RDA cancels plans for IPO

Timonium-based software company blames slow market

October 11, 2001|By Andrew Ratner | Andrew Ratner,SUN STAFF

A year after being ranked as one of the fastest-growing technology companies in Maryland, RDA Corp., a Timonium-based software engineering company, has canceled plans to go public.

The company notified the U.S. Securities and Exchange Commission this week that it was withdrawing its registration, filed in June 2000, to sell 4 million shares in an initial public offering.

"Our intention was that if the market came back, we would go with it, but it doesn't look like the market's coming back anytime soon," Stephen F. Kupres, the company's chief financial officer, said yesterday.

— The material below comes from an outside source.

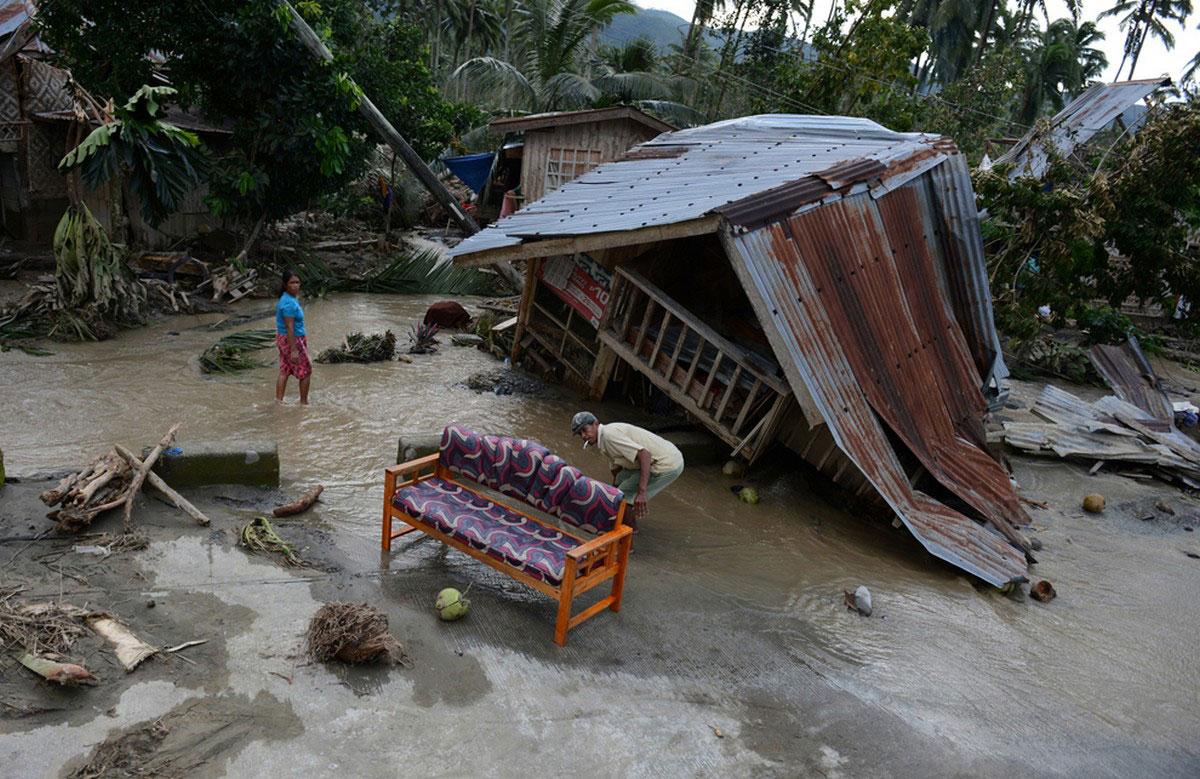 Жители вытаскивают уцелевшую мебель из разрушенных ураганом домов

The application restricted what the company could say in its marketing and public statements, and the information was very dated, so the company moved to formally withdraw it, he said.

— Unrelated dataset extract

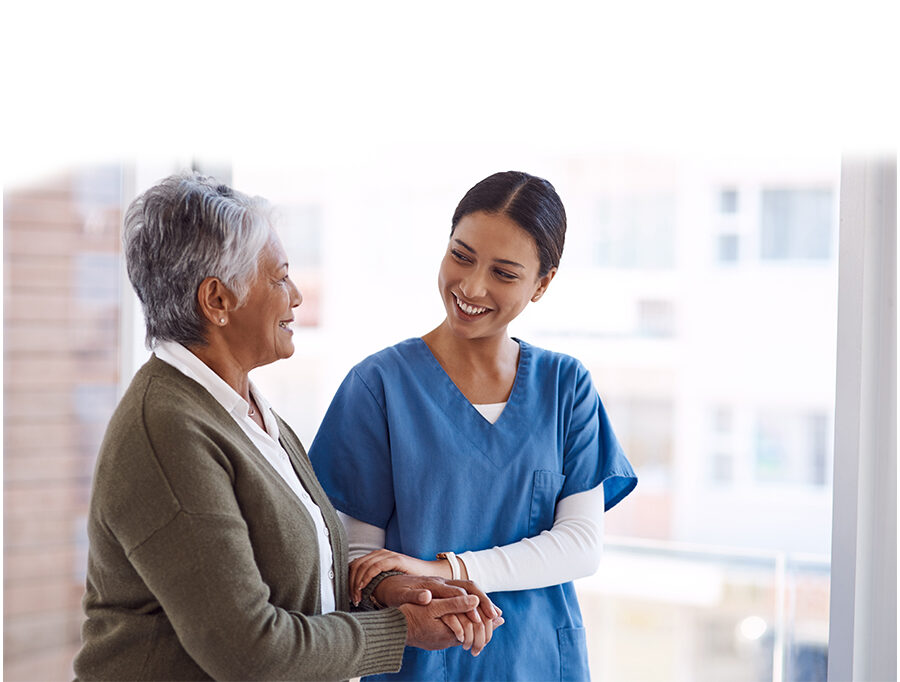 Young female nurse comforts senior woman with a hand on her arm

The company has 270 employees. More than half are scattered in the Baltimore-Washington region, including the company's new headquarters in the Timonium II office building off Interstate 83. RDA also has offices in Philadelphia, Atlanta and Chicago.

The company designs software for large corporate clients, including J.P. Morgan, the Nasdaq stock market and United Parcel Service of America Inc. Last October, it ranked 36th in Deloitte & Touche's annual "Fast 50" ranking of the state's fastest-growing technology companies. It reported nearly $50 million in sales in 2000, as it doubled revenue about every two years since the mid-1990s.

Robert Donald Awalt, chairman and chief executive officer, founded RDA in his basement in 1988 after working for Texas Instruments. After receiving jobs for Becton Dickinson and Co. and the World Bank, the company grew from eight employees to almost 300 as it added Internet-based projects.

During the past year, its executives realized that the technology investment fervor that had created instant millionaires had waned. Many of the companies that had gone public suffered as stock prices fell and layoffs ensued.

"We've seen the same sort of softness in the economy everyone else has, but our performance is comparatively strong. We're in good shape," Kupres said.

"It really wasn't a big event for us to make this decision," he said of the IPO withdrawal.

"A lot of stocks were so overly inflated, you knew they had to get back to some reality. It hasn't been a positive thing for some of them. Really, it's just as well it didn't happen. We'll get back out there as soon as the market is receptive."